This commentary is preserved on two identical tablets from Uruk, both of which contain a colophon that dates their production. Both of their rubrics classify the commentaries as type ṣâtu 4b, i.e., as “Lemmata and oral explanations (relating to) a ‘reading’ (malsûtu) of the series Enūma Anu Enlil.” The longest manuscript, W 23300 (CCP 3.1.20.B.a), originally belonged to the library of the famous exorcist Iqīšāya, for whom it was copied by Anu-aba-uṣur, son of Anu-mukīn-apli, descendant of Kurī, on 20 September 321 BCE.
The second manuscript, VAT 7825 (CCP 3.1.20.B.b), was found in the course of uncontrolled excavations in Uruk, probably in the area of the Rēš Temple. In fact, its colophon states that its scribe (Tanittu-Anu, son of Anu-balāssu-iqbi, of the Ahuʾutu family) copied it “and deposited it in Uruk and the Rēš temple” (r 12'). The text was copied on 30 April 232 BCE. One may speculate that, if Iqīšāya's library was integrated into the Rēš Temple at some point of the 3rd century BCE, Tanittu-Anu may have copied his manuscript directly from W 23300. Both tablets are indeed almost identical.

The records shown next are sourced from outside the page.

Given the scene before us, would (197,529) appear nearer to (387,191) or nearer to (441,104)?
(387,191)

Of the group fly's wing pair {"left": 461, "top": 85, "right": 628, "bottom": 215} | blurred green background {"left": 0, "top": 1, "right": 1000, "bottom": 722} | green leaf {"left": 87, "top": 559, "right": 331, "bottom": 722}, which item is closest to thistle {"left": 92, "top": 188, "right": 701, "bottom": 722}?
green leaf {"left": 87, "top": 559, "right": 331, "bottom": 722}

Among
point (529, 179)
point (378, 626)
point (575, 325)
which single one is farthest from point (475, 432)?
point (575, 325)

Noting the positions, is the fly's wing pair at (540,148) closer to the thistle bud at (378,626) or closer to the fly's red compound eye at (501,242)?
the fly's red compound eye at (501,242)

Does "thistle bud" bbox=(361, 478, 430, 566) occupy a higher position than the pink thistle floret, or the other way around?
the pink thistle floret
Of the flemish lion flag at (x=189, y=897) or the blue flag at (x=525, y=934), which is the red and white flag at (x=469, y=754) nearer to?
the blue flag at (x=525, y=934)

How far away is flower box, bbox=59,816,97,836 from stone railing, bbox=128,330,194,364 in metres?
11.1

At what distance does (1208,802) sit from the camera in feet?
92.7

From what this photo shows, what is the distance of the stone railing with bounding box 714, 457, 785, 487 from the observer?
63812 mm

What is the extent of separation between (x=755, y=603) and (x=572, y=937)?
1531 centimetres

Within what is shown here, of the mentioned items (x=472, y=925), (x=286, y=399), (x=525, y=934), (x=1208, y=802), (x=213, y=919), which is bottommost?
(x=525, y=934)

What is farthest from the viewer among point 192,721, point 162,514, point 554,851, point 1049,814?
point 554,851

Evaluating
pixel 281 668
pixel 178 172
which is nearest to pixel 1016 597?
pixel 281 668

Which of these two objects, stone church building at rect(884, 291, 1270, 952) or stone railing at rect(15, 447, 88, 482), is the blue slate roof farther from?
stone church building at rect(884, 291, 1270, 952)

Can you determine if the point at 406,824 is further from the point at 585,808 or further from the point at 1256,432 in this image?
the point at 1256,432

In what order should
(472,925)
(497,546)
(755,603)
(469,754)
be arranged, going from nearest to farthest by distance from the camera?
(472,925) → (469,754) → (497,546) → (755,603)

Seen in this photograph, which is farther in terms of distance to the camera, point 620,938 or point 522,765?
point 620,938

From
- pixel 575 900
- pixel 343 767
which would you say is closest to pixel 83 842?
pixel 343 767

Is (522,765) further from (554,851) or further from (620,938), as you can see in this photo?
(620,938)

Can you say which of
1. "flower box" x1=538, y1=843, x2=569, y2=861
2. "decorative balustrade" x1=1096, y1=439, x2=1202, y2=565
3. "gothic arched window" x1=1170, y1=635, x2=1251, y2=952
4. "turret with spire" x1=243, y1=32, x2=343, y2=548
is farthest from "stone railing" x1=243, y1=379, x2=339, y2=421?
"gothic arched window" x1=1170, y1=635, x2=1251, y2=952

The commentary is mainly concerned with making specific what in the base text is ambiguous. These specifications are based on a number of different factors, only some of which can be explained. Astronomical interpretations are prominent: for instance, lines r 12’-13’ explain the omen in the base text “(If) Papsukkal rises and stands present with the sun” (= Enūma Anu Enlil XX §XII) as meaning that “the moon god in the constellation Sipazianna caught up with Saturn.”
In other instances the specification is not based only on astronomical factors. Thus, lines o 10-13 explain the line in the base text “The god (sc. the moon) in whose eclipsing the dawn watch begins and delays for ⅓ of a watch” (= Enūma Anu Enlil XX §I 8) first by paraphrasing it as “the eclipse took place during the dawn watch, and set while eclipsed”; then the commentary proceeds to justify this translation. Since the night was divided into three watches, “⅓ means one third of the night, (i.e.) the third watch”: the third watch is the dawn watch. The commentary then offers an alternative interpretation: “what it says, ⅓, can (also) mean that (when) one third of the cusps of the god (i.e., the eclipsed moon) remained to dawn, he (sc. the moon) set in obscurity.” In this alternative explanation, the fraction is said to refer to the shape of the moon when it set. Thus, this commentarial entry provides two plausible specific explanations for a rather ambiguous base text.
Although philology is only of secondary interest to the author of this commentary, there are some attempts at elucidating philologically difficult expressions in the base texts. For instance, the rare phrase mātu sakiltu, lit. “an imbecile land,” is said to mean “Elam” (o 23).
The following technical terms are used in this commentary: aššum (r 7’), ina libbi… iqbi (o 7), ina muḫḫi… qabi (o 2), and ša iqbû (o 13 and 18).
Many of the explanations of the present commentary, especially those on the reverse of the tablet, have been studied in detail by al-Rawi & George, a study to which the present edition is greatly indebted. Additionally, this edition has benefited from the electronic editions of the two manuscripts prepared by Eleanor Robson for the GKAB project, which were kindly made available by their editor.
The manuscript VAT 7825 was collated in the Vorderasiatisches Museum in June 2016. Several new readings on the badly damaged obverse could be obtained then.